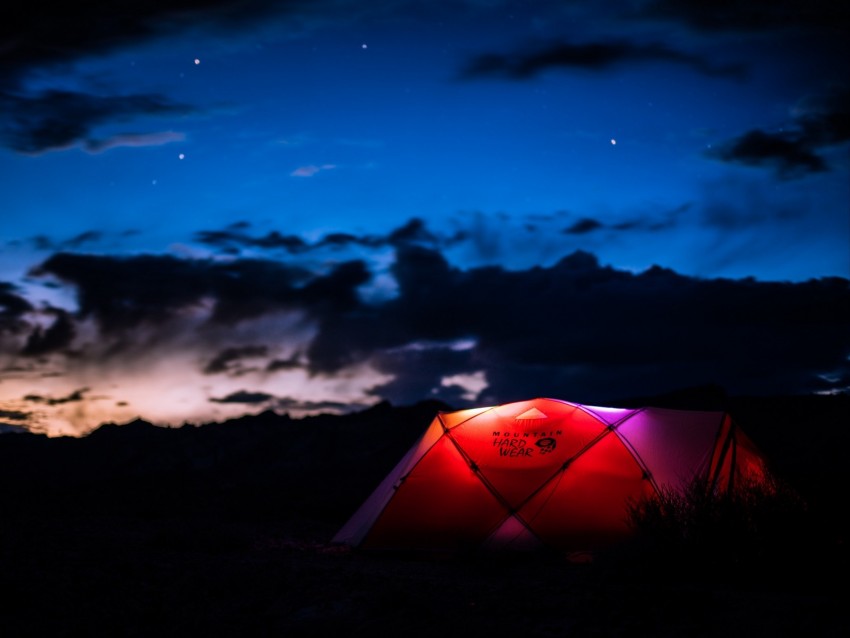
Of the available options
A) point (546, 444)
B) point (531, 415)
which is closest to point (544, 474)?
----
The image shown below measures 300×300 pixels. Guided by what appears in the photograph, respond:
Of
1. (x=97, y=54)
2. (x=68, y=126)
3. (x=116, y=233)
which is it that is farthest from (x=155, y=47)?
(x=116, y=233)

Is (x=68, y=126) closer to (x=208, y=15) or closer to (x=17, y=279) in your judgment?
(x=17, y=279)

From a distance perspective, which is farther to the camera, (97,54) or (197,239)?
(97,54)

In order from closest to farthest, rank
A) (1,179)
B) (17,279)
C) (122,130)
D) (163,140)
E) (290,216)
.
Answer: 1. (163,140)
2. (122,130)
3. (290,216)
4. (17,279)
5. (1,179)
----
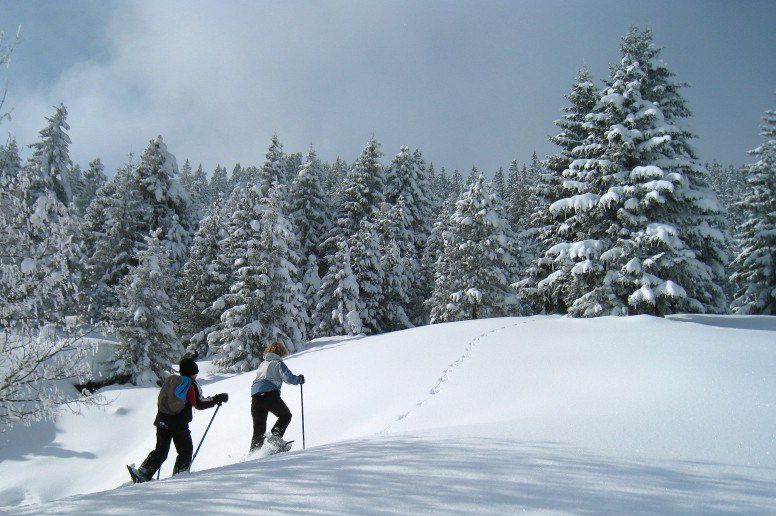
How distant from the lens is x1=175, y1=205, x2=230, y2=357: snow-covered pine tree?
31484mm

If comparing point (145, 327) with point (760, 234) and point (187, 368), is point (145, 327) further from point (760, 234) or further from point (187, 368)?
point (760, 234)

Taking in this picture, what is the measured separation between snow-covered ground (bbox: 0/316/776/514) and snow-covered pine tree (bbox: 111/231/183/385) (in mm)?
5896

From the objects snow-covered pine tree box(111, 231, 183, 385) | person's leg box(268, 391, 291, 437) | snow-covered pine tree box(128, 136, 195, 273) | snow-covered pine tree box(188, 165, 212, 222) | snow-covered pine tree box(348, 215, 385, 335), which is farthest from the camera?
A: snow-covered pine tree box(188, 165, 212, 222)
----
Written exercise => Which lines of the listing above contain the string "covered"? Report each one in full, and treat uppercase and lowercase as different.

Solved exercise =>
How distant from the lens is x1=175, y1=205, x2=230, y2=357: snow-covered pine tree?
Taking in this picture, what is the measured separation between snow-covered ground (bbox: 0/316/776/514) and snow-covered pine tree (bbox: 111/231/183/385) (in mm)?
From the objects snow-covered pine tree box(111, 231, 183, 385) | person's leg box(268, 391, 291, 437) | snow-covered pine tree box(128, 136, 195, 273) | snow-covered pine tree box(188, 165, 212, 222) | snow-covered pine tree box(348, 215, 385, 335), which is farthest from the camera?
A: snow-covered pine tree box(188, 165, 212, 222)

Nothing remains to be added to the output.